Una evocación de Heinrich Böll
El escritor Fernando Aramburu rememora al Nobel de Literatura, en los 30 años de su muerte. No le gustaba que lo llamaran “la conciencia moral de Alemania”
Heinrich Böll falleció un 16 de julio de hace treinta años. Recibió un entierro multitudinario, con asistencia numerosa de gente de viso y una nutrida representación de políticos. Los Verdes, a los que se acercó en el tramo final de su vida, se acordaron tiempo después de él y pusieron el nombre del escritor a su fundación.

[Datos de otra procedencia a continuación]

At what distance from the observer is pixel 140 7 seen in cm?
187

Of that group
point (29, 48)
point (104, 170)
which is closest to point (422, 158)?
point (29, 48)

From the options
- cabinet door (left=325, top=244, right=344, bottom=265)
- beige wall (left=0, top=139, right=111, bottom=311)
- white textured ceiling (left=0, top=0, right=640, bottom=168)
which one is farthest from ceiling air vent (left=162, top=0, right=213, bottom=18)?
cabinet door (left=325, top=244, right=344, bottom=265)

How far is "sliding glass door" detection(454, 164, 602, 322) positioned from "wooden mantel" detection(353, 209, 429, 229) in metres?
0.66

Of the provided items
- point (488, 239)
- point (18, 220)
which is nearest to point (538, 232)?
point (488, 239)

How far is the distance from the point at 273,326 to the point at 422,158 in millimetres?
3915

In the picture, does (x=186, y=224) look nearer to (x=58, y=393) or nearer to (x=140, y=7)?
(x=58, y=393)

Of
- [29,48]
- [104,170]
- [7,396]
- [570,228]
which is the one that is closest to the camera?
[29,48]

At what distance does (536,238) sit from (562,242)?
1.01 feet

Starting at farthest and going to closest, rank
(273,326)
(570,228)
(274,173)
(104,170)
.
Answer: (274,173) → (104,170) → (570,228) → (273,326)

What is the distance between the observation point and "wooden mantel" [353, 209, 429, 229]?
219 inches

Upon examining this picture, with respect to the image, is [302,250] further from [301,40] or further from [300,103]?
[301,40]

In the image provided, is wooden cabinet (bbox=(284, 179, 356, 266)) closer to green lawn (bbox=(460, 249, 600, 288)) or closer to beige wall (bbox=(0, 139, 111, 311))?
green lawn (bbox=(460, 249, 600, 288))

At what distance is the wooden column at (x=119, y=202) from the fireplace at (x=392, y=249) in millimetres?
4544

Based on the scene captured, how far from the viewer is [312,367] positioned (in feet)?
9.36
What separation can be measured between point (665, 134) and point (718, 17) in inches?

Una tenue niebla de olvido envuelve hoy día la figura de Böll. Es rara en Alemania la mención de sus obras en el debate de las ideas, no obstante existir un Archivo Heinrich Böll consagrado a preservar su memoria. Quizá la celebración del trigésimo aniversario de su fallecimiento confiera nueva actualidad a sus escritos.
El periodista José Comas, que lo conoció en la intimidad, veía en él una especie de trasunto quijotesco. Böll era un hombre bueno, generoso hasta decir basta, que concebía la tarea del escritor como una forma de responsabilidad civil, a menudo a costa de su dedicación a la tarea propiamente literaria. Y en lugar de quedarse en casa, disfrutando de su justa celebridad que rebasaba fronteras, se lanzó sin más armas que su inconformismo y su honradez a mil y una batallas enderezadas a mejorar el mundo, en sus últimos años con la salud quebrantada por el excesivo consumo de cigarrillos.
Detestaba que lo considerasen la conciencia moral de Alemania. Él repelía el calificativo alegando que se lo aplicaban porque había poca conciencia. Daba a entender así que no hacía falta esforzarse para obtener dicha distinción. Se crió en su ciudad natal, Colonia, en un ambiente católico, contrario al nacionalsocialismo. Le tocó pasar la guerra entera combatiendo en diversos frentes, lo que le impidió cursar estudios universitarios.
Tampoco le hacía gracia que le colgasen el rótulo de cristiano. Terminaría renegando de la Iglesia, con la que se enfrentó en repetidas ocasiones, pero no de la fe, de la cual nacía su profundo compromiso de afecto y solidaridad con sus semejantes.
Fue un alemán exento de sospecha, un hombre sencillo succionado por un delirio histórico del cual supo sacar provecho literario. El crítico Marcel Reich-Ranicki cifraba la enorme popularidad de Böll en su destreza para crear personajes con los que sus compatriotas podían identificarse: varones y mujeres comunes que padecieron la guerra y sus consecuencias. He ahí, decían, un escritor que cuenta los hechos sin glorificarlos y sin mentir, tal como los vivimos a diario. Y acaso sea este primer tramo de la obra de Böll, representativo de la llamada “literatura de los escombros” (Trümmerliteratur), el que mejor ha resistido el paso del tiempo. A él corresponden títulos como El tren llegó puntual (1949), ¿Dónde estabas, Adam? (1951) o La casa sin amo (1954), caracterizados por un alto grado de veracidad testimonial.
Tampoco le hacía gracia que le colgasen el rótulo de cristiano. Terminaría renegando de la Iglesia, con la que se enfrentó en repetidas ocasiones, pero no de la fe, de la cual nacía su profundo compromiso de afecto y solidaridad con sus semejantes. Dicho compromiso lo llevó a una creciente participación en la política de su país a partir de la segunda mitad de los años sesenta. La concesión del premio Nobel en 1972, además de consagrarlo como escritor a escala mundial, le confirió una especie de autoridad intelectual que él puso al servicio de distintas causas sociales.
Como Günter Grass, como Siegfried Lenz, respaldó la candidatura a la cancillería del socialdemócrata Willy Brandt. Desde la presidencia del PEN Club, abogó por que a los escritores se les remunerase como merecen. Pasó de matute a Occidente manuscritos de Solzhenitsyn. Se lo pidieron y eso le bastó.
No le faltaron adversarios. Sus reiteradas críticas al partido democristiano (CDU) le atrajeron la animadversión de la prensa del consorcio Springer. El Bild Zeitung y Die Welt lo sometieron a un acoso despiadado, al tiempo que la policía lo vigilaba en busca de posibles conexiones con la Fracción del Ejército Rojo. Un diputado democristiano llegó a tildarlo de terrorista en el curso de una intervención parlamentaria. Böll se resarció de todo aquello publicando uno de sus mayores éxitos comerciales: El honor perdido de Katharina Blum, novela breve en la que denuncia las intrigas de la prensa sensacionalista de la época.
José Comas, en la necrología que le dedicó en 1985, rememoró una frase que Böll le había dicho en privado poco antes de morir: “El mundo me saca de quicio”. A buen seguro, si volviera a la vida, sentiría lo mismo.